Mam zamiar zająć się przede wszystkim kichaniem, sprawą banalną, która zdarza się nam na codzień w pracy, w domu, w szkole i wszędzie indziej. Sprawa wydaje się prosta, ale tak łatwa nie jest, wiąże się to z nawykami ludzi, danego towarzystwa i rzecz jasna małą znajomość zasad dobrego wychowania, określanego jako savoir - vivre.

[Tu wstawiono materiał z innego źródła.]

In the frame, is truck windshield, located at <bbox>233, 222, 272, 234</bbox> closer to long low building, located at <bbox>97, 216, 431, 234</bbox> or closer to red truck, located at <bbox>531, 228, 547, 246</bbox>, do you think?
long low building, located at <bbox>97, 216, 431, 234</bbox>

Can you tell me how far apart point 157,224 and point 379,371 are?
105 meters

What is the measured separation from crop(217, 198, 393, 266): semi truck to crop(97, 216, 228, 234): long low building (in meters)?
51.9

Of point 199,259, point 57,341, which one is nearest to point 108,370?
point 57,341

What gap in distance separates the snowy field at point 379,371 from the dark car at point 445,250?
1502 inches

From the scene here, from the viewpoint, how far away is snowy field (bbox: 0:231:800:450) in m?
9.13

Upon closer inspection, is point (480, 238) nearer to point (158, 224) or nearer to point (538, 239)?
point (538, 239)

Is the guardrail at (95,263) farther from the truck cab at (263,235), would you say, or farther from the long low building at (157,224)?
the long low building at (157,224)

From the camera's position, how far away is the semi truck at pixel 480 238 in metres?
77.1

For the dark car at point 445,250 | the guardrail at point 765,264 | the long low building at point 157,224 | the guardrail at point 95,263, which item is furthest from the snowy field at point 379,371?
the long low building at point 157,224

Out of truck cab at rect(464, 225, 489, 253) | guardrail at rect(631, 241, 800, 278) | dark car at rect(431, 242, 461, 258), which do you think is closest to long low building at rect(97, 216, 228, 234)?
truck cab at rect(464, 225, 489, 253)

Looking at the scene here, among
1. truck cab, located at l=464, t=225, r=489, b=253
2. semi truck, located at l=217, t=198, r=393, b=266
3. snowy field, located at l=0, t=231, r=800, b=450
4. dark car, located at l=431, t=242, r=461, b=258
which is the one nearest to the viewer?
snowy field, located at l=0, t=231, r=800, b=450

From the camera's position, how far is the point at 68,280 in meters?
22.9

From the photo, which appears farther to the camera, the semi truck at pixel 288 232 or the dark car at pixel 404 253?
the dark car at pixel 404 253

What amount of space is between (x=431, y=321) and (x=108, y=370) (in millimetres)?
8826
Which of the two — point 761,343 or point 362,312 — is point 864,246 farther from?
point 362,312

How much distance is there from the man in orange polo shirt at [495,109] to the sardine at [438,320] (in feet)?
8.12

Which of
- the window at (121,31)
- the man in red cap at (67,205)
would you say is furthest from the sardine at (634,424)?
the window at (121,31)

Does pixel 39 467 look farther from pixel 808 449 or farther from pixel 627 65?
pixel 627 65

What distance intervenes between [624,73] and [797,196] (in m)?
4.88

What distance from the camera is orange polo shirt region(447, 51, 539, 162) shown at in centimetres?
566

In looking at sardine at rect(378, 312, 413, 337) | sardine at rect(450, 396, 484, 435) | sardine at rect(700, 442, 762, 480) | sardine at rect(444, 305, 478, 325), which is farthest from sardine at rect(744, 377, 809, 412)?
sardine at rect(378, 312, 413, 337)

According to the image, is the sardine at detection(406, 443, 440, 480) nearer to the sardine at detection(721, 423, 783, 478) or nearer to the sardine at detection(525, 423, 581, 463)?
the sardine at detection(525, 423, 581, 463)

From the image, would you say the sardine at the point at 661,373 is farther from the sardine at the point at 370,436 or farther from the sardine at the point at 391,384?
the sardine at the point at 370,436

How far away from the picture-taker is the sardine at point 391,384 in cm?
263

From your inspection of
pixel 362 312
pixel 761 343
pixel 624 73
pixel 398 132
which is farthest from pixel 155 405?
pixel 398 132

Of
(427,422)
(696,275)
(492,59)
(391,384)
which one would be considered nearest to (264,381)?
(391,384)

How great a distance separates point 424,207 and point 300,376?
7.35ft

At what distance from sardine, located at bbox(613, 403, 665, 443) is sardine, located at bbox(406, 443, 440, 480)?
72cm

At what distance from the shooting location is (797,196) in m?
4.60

Według zasad dobrych manier powinno się unikać mówienia ,,na zdrowie'' jeśli ktoś kichnie. Osoba kichająca też powinna wystrzegać się słowa ,,przepraszam''. Zdrowie to rzecz prywatna i wszelkie odgłosy, które powoduje powinniśmy ignorować tak aby kichającego nie wprowadzić w zakłopotanie. Gdy tylko ktoś kichnie, od razu pojawia się tłum ludzi, którzy mówią ,,na zdrowie'', wtedy kichający czuje się tak jakby do przeproszenia, nie tylko sam zwraca na siebie uwagę ale i wszyscy inni mówią: ,,przerwijcie swe prace, popatrzcie na tego który kichnął''.
Oczywiście można dojść do wniosku, że uczeni winny sposób od dziecka, kichając otrzymując wyrazy co tu dużo mówić życzliwości, nie czujemy się zakłopotani, a jednak w większości przypadków jest inaczej... 

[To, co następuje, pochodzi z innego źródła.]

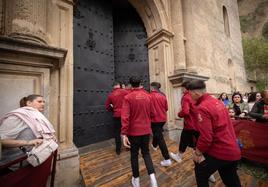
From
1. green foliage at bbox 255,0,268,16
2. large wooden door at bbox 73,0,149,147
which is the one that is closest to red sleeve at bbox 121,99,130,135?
large wooden door at bbox 73,0,149,147

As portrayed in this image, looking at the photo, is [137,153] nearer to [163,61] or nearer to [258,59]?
[163,61]

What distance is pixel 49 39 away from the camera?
2.55 metres

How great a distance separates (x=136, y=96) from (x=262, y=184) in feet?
8.53

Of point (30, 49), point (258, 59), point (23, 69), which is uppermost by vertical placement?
point (258, 59)

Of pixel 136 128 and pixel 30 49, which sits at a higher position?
pixel 30 49

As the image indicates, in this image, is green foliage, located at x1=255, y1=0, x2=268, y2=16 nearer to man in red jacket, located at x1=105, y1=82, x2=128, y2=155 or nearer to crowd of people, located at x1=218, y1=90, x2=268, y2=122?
crowd of people, located at x1=218, y1=90, x2=268, y2=122

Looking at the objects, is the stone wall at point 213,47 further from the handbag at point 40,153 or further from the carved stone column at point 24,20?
the handbag at point 40,153

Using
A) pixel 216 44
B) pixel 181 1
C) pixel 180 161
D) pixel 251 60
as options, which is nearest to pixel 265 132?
pixel 180 161

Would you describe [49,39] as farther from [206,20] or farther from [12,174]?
[206,20]

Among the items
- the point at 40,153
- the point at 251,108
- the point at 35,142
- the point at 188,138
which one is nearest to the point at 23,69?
the point at 35,142

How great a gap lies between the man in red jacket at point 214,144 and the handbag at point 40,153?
4.91 feet

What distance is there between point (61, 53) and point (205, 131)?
7.69 feet

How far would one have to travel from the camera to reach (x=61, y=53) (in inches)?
91.4

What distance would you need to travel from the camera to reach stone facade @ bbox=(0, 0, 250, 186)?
204cm
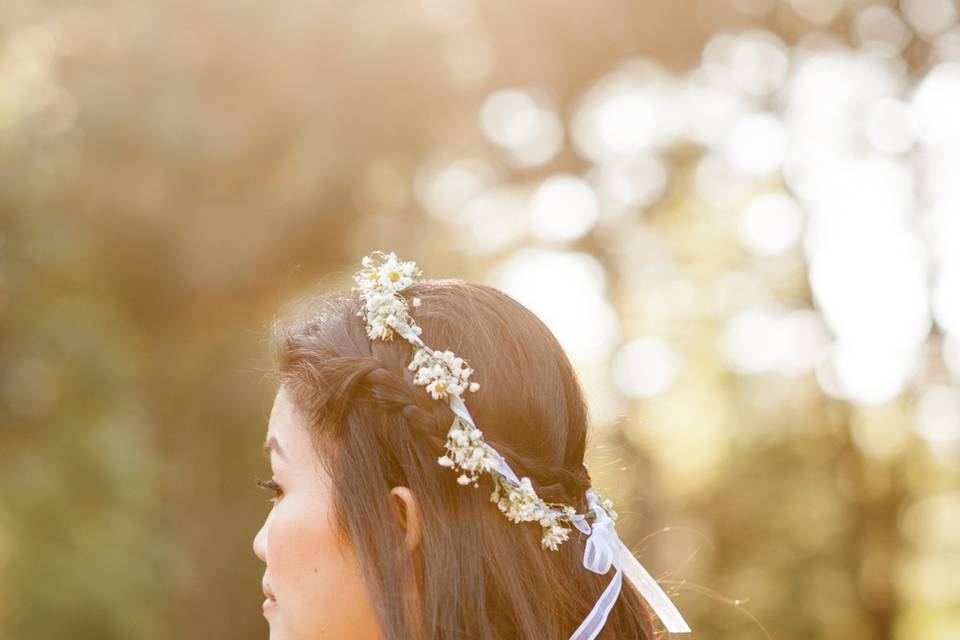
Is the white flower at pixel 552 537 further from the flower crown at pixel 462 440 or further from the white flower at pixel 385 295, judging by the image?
the white flower at pixel 385 295

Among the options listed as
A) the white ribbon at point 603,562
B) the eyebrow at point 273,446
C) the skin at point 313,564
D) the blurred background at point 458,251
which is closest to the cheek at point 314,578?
the skin at point 313,564

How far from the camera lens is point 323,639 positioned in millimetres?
2559

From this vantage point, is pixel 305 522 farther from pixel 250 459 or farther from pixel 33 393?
pixel 250 459

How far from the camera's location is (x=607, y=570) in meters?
2.67

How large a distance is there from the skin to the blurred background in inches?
330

Wiadomo, ze w domu nikomu krzywdy nie wyrządzimy mówiąc słowa z tytułu tego posta, ale w domu powinniśmy ćwiczyć, tak aby zwyczaje domowe nie były przenoszone gdzieś indziej. Na pewno tych słów należy się wystrzegać w pracy w spotkaniach służbowych i biznesowych. Najgorzej chyba mają dzieci w szkole. Zdarzy się, że osoba, która przypadkiem zna savoir - vivre, nie zareaguje na kichanie, przez co przez swych rówieśników zostanie potraktowany nieprawidłowo, jako właśnie osoba niekulturalna. Zdarza się. Jest tylko na to moim zdaniem jedna rada: trzeba szerzyć wiedzę na temat savoir - vivre... nie tylko w szkole.